Microsoft's $69 billion Activision takeover in doubt as UK regulator raises competition concerns

Key Points
  • In a provisional decision Wednesday, the U.K.'s Competition and Markets Authority said Microsoft's takeover of Activision Blizzard would lead to a lessening of competition.
  • The regulator outlined a notice of possible remedies suggesting Microsoft divest part or all of Activision Blizzard, or terminate the deal completely.
  • The Microsoft-Activision deal also faces scrutiny in the U.S. and European Union.

In this article

An Activision Blizzard's Call of Duty: Modern Warfare video game is inserted into the Microsoft's Xbox One video game console arranged in Denver, Colorado, on Wednesday, Jan. 19, 2022.
Michael Ciaglo | Bloomberg | Getty Images

The British competition regulator says that Microsoft's $69 billion acquisition of gaming giant Activision Blizzard could harm competition in the U.K. gaming market, and that it could move to block the deal.

The Competition and Markets Authority published a provisional decision on the deal on Wednesday, stating that the takeover raises competition concerns and may result in higher prices, fewer choices and less innovation.

In a notice of possible remedies sent to both parties, the CMA said it may require Microsoft to:

  • sell the business associated with its popular Call of Duty franchise
  • divest the Activision segment of Activision Blizzard
  • divest both Activision and Blizzard
  • terminate the deal

Microsoft and Activision Blizzard have until Feb. 22 to respond.
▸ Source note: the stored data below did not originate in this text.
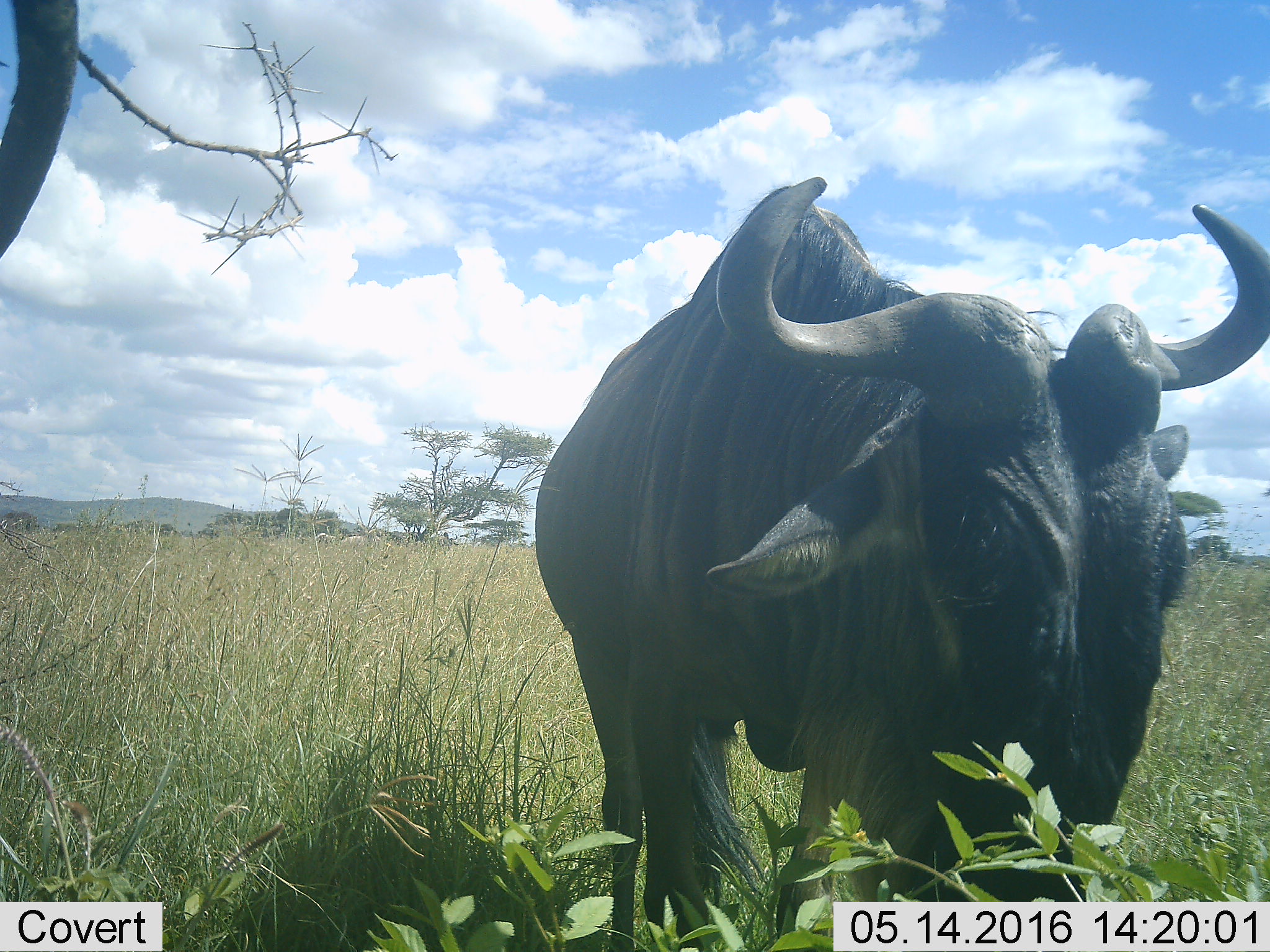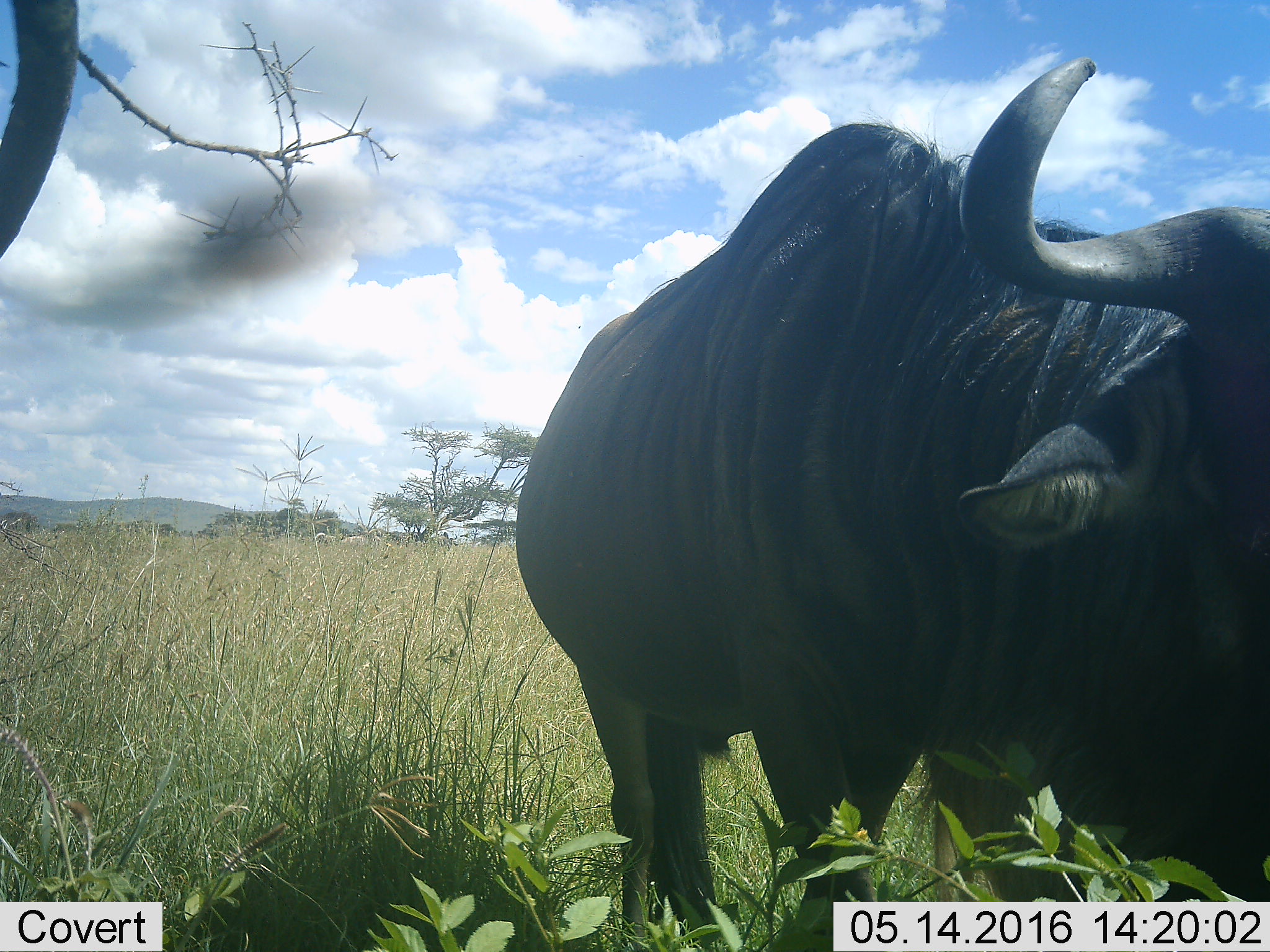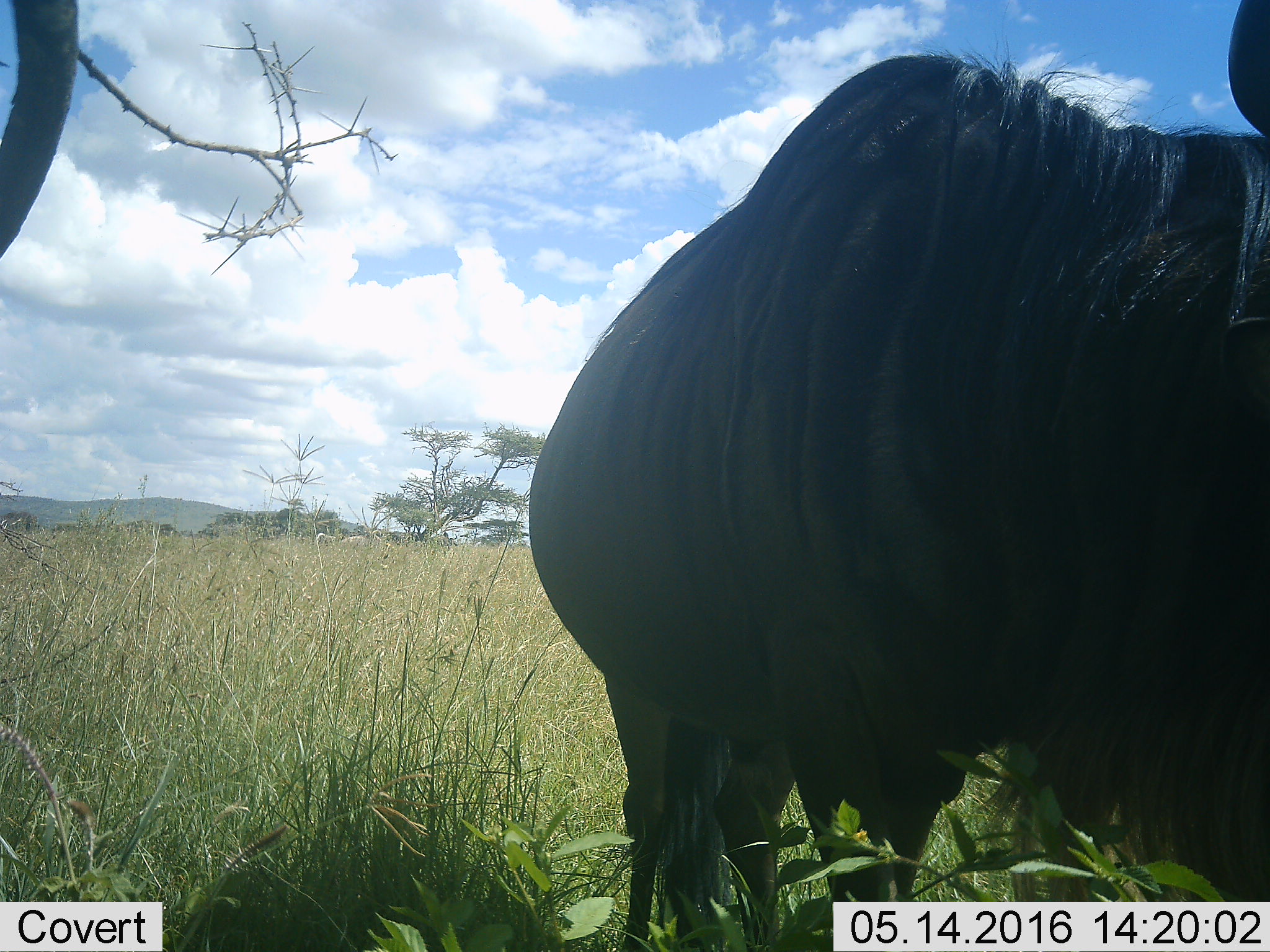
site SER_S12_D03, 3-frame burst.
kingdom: Animalia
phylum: Chordata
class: Mammalia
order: Artiodactyla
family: Bovidae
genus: Connochaetes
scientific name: Connochaetes taurinus taurinus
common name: blue wildebeest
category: wildebeestblue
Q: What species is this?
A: Wildebeestblue (blue wildebeest) (Connochaetes taurinus taurinus).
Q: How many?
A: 1.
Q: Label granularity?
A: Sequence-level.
The CMA is set to issue a final decision on April 26. The regulator opened an in-depth probe into the deal on Sept. 1.

The CMA is concerned that the Activision deal could strengthen Microsoft's position in the cloud gaming market, adding Call of Duty and other lucrative titles to its cloud-based Xbox Game Pass platform.

Cloud gaming, which allows gamers to play games over the internet on devices other than a console, is still in its infancy and not yet a mass-market technology.
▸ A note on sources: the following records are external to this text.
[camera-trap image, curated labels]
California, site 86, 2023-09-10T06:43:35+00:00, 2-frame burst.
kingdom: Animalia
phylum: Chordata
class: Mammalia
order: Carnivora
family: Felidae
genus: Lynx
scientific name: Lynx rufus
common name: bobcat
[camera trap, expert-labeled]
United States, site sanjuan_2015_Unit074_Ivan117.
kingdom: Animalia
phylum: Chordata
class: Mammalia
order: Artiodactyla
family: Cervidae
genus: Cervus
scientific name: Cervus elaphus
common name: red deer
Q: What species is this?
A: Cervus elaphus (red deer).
The deal would also boost Microsoft's console business, the CMA said, adding that Microsoft would find it "commercially beneficial" to make Activision games exclusive to its Xbox hardware or available on PlayStation "under materially worse conditions."

This "could substantially reduce the competition between Xbox and PlayStation in the UK, in turn harming UK gamers," the watchdog noted.

Activision Blizzard shares were down 2% on Wednesday following the CMA announcement. Microsoft shares, meanwhile, were trading 2% higher on the back of an announcement about the tech giant's artificial intelligence advancements.

"We are committed to offering effective and easily enforceable solutions that address the CMA's concerns," said Rima Alaily, Microsoft corporate vice president and deputy general counsel, in an emailed statement to CNBC.

Microsoft has made commitments to Sony and Nintendo to continue releasing its new Call of Duty games on their respective PlayStation and Switch gaming platforms for 10 years.

An Activision Blizzard spokesperson said the company hopes to "help the CMA better understand our industry to ensure they can achieve their stated mandate to promote an environment where people can be confident they are getting great choices and fair deals."

Activision Blizzard CEO Bobby Kotick also sent an internal memo to employees Wednesday, saying that the company was "confident that the law – and the facts – are on our side."

"In this case, our combined companies will bring more competition to an already crowded field of world-class gaming competitors, including Sony, Tencent, NetEase, Apple, Amazon, and Facebook," Kotick added. "We believe this merger gives us additional resources to compete with such giants."

The Microsoft-Activision deal also faces scrutiny in the U.S. and European Union.

Stateside, the Federal Trade Commission is seeking to block the purchase on competition grounds, while the European Commission also has a competition investigation into the transaction. The commission, which is the executive arm of the EU, recently filed a charge sheet known as a statement of objections setting forth its concerns about the deal, according to Reuters.